YOUR GOAL: Rewrite the records below, requests included, starting at the line that has "Based on the photo, how" and stopping after the line that has "69.9 inches". In the answers only, multiply every number (distances and point coordinates) by 2.05 and round each result to as many decimal places as the original had, rounding halves up.

Stored items from a collection:

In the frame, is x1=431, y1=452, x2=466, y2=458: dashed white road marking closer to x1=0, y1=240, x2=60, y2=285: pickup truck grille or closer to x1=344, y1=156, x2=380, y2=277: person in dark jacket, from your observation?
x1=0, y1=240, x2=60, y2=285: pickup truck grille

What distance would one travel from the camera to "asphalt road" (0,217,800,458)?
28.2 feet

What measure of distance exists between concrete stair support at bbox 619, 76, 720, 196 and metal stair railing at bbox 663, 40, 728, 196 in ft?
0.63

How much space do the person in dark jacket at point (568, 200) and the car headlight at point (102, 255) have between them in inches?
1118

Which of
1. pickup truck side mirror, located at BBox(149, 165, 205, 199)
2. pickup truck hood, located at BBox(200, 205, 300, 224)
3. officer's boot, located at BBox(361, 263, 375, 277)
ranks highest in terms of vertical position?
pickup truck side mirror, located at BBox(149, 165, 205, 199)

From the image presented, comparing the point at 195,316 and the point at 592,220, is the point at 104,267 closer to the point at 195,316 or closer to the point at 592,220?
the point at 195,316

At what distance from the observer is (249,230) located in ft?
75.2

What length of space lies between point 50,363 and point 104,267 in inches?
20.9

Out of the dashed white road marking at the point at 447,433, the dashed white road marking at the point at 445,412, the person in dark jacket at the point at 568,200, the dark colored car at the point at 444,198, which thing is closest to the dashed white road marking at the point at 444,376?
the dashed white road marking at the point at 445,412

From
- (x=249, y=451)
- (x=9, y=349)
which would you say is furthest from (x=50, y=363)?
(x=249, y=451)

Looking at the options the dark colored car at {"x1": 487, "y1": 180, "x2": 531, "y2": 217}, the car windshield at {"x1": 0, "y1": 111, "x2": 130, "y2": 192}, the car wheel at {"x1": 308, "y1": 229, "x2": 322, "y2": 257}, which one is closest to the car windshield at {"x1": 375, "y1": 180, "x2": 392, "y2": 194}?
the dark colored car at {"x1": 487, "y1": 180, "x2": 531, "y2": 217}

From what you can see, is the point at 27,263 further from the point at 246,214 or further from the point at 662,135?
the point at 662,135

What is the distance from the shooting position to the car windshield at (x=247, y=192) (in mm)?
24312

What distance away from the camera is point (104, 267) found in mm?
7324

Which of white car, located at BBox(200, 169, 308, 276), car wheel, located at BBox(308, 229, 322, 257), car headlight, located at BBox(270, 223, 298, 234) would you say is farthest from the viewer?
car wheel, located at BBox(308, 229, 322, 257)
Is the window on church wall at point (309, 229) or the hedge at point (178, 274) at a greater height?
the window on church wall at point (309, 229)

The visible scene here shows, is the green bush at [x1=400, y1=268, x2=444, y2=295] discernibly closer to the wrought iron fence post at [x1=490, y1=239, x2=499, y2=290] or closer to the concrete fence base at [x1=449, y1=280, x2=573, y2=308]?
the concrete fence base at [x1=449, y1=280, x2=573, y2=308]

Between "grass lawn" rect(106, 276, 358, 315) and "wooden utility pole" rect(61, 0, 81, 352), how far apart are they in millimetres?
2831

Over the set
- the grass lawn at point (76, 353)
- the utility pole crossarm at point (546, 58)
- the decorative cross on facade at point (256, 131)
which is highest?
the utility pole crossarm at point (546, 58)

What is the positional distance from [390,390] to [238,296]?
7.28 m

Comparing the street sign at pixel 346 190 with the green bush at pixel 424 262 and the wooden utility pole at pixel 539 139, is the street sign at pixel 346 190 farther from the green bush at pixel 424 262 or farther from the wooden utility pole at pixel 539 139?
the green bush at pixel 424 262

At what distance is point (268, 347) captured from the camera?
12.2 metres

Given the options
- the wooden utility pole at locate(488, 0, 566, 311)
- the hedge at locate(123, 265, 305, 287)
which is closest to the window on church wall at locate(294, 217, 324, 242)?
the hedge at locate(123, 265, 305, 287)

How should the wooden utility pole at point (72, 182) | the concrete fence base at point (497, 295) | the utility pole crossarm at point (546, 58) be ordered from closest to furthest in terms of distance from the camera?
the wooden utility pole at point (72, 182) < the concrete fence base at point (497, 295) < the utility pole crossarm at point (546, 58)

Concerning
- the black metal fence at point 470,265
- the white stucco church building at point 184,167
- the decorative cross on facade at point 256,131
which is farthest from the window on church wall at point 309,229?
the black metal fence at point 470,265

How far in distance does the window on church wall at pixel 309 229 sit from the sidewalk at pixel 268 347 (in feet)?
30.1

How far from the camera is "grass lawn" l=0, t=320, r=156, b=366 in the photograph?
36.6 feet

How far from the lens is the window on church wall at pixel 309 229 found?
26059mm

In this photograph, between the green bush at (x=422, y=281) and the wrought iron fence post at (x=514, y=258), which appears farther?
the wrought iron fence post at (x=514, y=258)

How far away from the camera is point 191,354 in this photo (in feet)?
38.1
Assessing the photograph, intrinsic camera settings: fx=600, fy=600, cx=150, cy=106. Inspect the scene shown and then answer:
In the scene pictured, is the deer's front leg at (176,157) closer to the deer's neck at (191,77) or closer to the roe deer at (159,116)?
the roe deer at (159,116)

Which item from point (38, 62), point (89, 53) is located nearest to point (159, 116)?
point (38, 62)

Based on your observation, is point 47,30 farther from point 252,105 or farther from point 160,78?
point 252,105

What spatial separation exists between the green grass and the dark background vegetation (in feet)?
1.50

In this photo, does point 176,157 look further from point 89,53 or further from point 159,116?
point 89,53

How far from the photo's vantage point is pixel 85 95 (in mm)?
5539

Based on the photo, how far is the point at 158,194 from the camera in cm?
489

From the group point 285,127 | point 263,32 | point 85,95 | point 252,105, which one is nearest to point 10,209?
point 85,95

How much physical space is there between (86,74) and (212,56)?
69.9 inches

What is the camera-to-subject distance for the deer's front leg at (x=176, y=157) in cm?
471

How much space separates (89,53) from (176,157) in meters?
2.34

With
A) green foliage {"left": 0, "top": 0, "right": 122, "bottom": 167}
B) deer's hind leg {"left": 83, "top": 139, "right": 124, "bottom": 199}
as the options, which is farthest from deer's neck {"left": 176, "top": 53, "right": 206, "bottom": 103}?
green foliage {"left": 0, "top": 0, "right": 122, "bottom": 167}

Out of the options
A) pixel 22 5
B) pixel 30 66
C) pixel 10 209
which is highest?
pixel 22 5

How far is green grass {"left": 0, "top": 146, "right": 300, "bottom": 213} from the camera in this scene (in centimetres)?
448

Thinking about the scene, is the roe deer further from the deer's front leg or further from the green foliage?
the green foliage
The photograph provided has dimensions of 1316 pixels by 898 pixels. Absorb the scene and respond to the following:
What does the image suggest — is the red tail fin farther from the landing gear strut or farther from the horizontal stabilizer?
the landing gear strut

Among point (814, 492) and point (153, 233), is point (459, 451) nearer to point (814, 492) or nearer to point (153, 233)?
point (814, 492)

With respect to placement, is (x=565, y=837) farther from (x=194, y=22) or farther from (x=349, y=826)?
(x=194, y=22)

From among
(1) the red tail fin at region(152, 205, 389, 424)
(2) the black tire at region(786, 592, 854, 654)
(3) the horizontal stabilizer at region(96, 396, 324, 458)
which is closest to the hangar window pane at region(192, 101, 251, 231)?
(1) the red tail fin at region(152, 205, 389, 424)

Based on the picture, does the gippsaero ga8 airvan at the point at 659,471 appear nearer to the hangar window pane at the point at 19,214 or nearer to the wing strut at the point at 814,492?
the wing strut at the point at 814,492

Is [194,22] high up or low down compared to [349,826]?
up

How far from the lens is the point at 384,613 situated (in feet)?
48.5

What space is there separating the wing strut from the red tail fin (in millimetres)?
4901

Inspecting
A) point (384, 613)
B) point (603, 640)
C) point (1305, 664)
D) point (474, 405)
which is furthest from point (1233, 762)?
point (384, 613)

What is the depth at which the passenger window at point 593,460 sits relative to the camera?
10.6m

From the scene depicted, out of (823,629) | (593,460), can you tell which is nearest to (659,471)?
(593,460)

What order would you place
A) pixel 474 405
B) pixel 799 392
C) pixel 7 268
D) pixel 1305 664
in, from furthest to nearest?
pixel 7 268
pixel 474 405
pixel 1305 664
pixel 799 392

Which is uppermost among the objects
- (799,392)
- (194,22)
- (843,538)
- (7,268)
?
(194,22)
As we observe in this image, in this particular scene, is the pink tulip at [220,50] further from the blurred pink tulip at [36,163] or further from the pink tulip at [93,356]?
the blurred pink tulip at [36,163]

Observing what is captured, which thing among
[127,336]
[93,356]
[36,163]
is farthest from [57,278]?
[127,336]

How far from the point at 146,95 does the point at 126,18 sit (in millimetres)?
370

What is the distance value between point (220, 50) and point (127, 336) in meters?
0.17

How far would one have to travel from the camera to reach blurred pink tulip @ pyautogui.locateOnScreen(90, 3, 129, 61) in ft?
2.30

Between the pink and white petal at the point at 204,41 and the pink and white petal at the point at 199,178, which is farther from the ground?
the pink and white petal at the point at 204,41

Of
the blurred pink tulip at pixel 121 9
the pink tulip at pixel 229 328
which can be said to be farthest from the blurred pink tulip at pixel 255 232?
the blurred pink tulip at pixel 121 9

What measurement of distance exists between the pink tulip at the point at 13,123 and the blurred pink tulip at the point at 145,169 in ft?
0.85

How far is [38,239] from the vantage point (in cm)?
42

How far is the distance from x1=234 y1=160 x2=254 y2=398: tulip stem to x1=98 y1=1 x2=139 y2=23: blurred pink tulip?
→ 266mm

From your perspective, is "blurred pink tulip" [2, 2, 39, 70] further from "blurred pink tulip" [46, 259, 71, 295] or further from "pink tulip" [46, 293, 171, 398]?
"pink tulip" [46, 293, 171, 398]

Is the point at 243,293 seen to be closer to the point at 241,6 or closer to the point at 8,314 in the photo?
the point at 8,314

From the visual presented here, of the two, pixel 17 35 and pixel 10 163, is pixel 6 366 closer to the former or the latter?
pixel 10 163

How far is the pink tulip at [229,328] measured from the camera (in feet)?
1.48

FULL SOLUTION:
Based on the photo, how far is the point at 158,194 from the camera in cm?
1002

From the group point 285,127 | point 263,32 | point 85,95 | point 252,105, which one is nearest to point 10,209?
point 174,195

How much physical space is there between (86,74) and (212,56)?
143.3 inches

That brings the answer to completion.